If you want to sound more conversational, use llamada por video with friends, relatives, or anyone you speak with casually. If the setting is more formal or group-based, videoconferencia may fit a little better. If the app is already known, a brand shortcut can sound perfectly normal too.
That gives you a simple rule. Start with videollamada. Shift only when the context clearly pulls you toward a more casual or more formal option.
Common Mistakes To Avoid
One common slip is writing video llamada as two words. Standard Spanish writes it as one: videollamada. Another is adding an accent and writing vídeollamada. Standard spelling drops that accent.
Another mistake is using videoconferencia for every single case. Native speakers will understand you, yet it can sound too formal if you are just calling a friend. There is nothing wrong with the word. It just carries a slightly different feel.

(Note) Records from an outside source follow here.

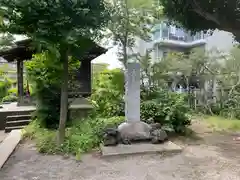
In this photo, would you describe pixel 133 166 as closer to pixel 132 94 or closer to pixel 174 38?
pixel 132 94

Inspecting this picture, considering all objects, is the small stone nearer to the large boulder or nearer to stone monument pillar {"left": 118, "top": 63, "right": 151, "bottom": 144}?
stone monument pillar {"left": 118, "top": 63, "right": 151, "bottom": 144}

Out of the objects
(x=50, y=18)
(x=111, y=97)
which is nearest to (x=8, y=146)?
(x=50, y=18)

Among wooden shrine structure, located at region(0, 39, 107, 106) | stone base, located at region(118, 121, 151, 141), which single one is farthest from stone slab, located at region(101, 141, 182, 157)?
wooden shrine structure, located at region(0, 39, 107, 106)

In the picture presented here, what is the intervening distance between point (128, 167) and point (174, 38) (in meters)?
16.2

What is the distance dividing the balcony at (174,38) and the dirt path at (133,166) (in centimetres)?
1343

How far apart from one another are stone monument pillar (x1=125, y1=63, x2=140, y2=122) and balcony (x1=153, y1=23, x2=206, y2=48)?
1184 centimetres

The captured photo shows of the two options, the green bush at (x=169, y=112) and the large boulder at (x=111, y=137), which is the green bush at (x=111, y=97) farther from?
the large boulder at (x=111, y=137)

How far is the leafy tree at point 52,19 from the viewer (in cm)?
408

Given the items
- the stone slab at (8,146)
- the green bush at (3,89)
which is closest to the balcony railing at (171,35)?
the green bush at (3,89)

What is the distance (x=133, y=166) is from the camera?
13.6 feet

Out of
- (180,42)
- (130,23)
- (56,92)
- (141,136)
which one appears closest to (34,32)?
(56,92)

A last slip is chasing a “perfect” regional version. You do not need that. Start with the broad term that everyone understands. Then let your Spanish pick up local color naturally as you hear more real speech.
A Clear Final Take
Videollamada is the standard Spanish meaning of “video call,” and it is the safest choice in nearly any situation. Use it when you want to sound clear and natural across countries. Use llamada por video when the tone is casual. Use videoconferencia when the call feels more like a planned meeting than a quick face-to-face chat.
Once you know those three pieces, you are not stuck with a dry translation anymore. You know the word, the tone, and the real-life phrasing people use every day. That’s the difference between memorizing Spanish and actually sounding like you use it.
References & Sources
- RAE.“videollamada”Defines the standard Spanish noun for a real-time call where speakers can see and hear one another.
- FundéuRAE.“videollamada y videoconferencia, sin tilde y en una palabra”Confirms the recommended spelling as one word and without an accent on the first “i.”
- Google.“Iniciar o programar videollamadas de Google Meet”Shows current Spanish product usage where “videollamada” appears as the normal term in interface help.
- Microsoft Teams.“Hacer llamadas en Microsoft Teams”Uses “videollamada” in Spanish instructions, which matches broad modern usage in work and app settings.